しかし、緊縮派の新聞や御用学者は「財の供給力」を無視します。なぜなら、先進工業国である日本には非常に大きな財の供給力があるのですが、それを言い出すと「緊縮できない」からです。それだけ大きな供給力があるのですから、通貨を発行して通達するだけで、社会保障やインフラ投資などを実現することができます。

そこで、緊縮派の新聞や御用学者は「財源に限りがある」と言います。財源は税収の範囲に限られると主張し、それを「プライマリーバランス」と言います。

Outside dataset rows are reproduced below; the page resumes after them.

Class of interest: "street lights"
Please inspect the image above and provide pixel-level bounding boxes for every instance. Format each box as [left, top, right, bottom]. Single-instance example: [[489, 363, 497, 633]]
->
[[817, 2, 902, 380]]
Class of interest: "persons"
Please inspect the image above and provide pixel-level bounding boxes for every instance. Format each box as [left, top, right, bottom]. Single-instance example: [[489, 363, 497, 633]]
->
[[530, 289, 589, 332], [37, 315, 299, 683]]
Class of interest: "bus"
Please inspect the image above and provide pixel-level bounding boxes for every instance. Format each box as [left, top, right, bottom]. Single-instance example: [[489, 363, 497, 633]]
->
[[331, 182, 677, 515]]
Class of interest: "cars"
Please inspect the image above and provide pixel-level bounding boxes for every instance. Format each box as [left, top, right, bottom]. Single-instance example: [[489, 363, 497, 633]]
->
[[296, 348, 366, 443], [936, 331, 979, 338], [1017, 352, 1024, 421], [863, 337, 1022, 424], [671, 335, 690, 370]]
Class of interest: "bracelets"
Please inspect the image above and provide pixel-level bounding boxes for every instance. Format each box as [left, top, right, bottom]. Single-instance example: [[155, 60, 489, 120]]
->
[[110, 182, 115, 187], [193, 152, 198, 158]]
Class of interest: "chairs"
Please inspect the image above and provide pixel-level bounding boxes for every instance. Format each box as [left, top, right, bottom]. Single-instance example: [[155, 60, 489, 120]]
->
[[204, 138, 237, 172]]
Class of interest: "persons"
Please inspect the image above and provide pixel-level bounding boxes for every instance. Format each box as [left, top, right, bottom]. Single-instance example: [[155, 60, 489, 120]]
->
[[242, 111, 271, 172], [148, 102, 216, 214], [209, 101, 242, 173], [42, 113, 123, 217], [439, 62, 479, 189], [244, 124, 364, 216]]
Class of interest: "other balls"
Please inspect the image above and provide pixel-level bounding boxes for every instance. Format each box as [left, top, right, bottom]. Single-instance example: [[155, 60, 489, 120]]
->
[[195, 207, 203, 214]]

そのようにすることで、通貨の調達に自ら上限を嵌めてしまうわけです。そうすれば、仮に日本にどれほど供給力があったとしても、プライマリーバランスを上限として、供給をそれ以下に押さえることができます。プライマリーバランスという建前によって、日本経済の頭を押さえつけるのです。

このように、財務省は日本経済にプライマリーバランスというレベルキャップを嵌め、意図的に日本経済を押さえつけているのです。そのような意図がなかったにせよ、結果的に、財務省は日本経済を押さえつけているのです。これは陰謀論ではなく、客観的な分析です。

しかし、これは実に馬鹿げた行為です。日本の経済の上限は税収(プライマリーバランス)にあるのではなく、供給力にあります。供給力を100%有効に活用するにはどうするか?その場合、プライマリーバランスをガン無視して、インフレターゲットを採用します。つまり、インフレターゲットを3%くらいに設定して、その範囲で財政支出を行なうわけです。

余談ですが、その場合に問題になるのは、民間銀行の信用膨張がインフレを想定以上に押し上げるリスクです。バブルのリスクもあります。そうした懸念にあらかじめ対処するためには、民間銀行による通貨発行を停止して、政府(日銀)だけが通貨を供給する「ソブリンマネー」の仕組みが有効です。

「財源には限りがある」というセリフは間違いです。重要なのは財源ではなく供給力です。先進工業国である日本では「プライマリーバランス」という発想は、日本経済の頭を押さえつけて、日本経済を停滞あるいは衰退させる原因になるのです。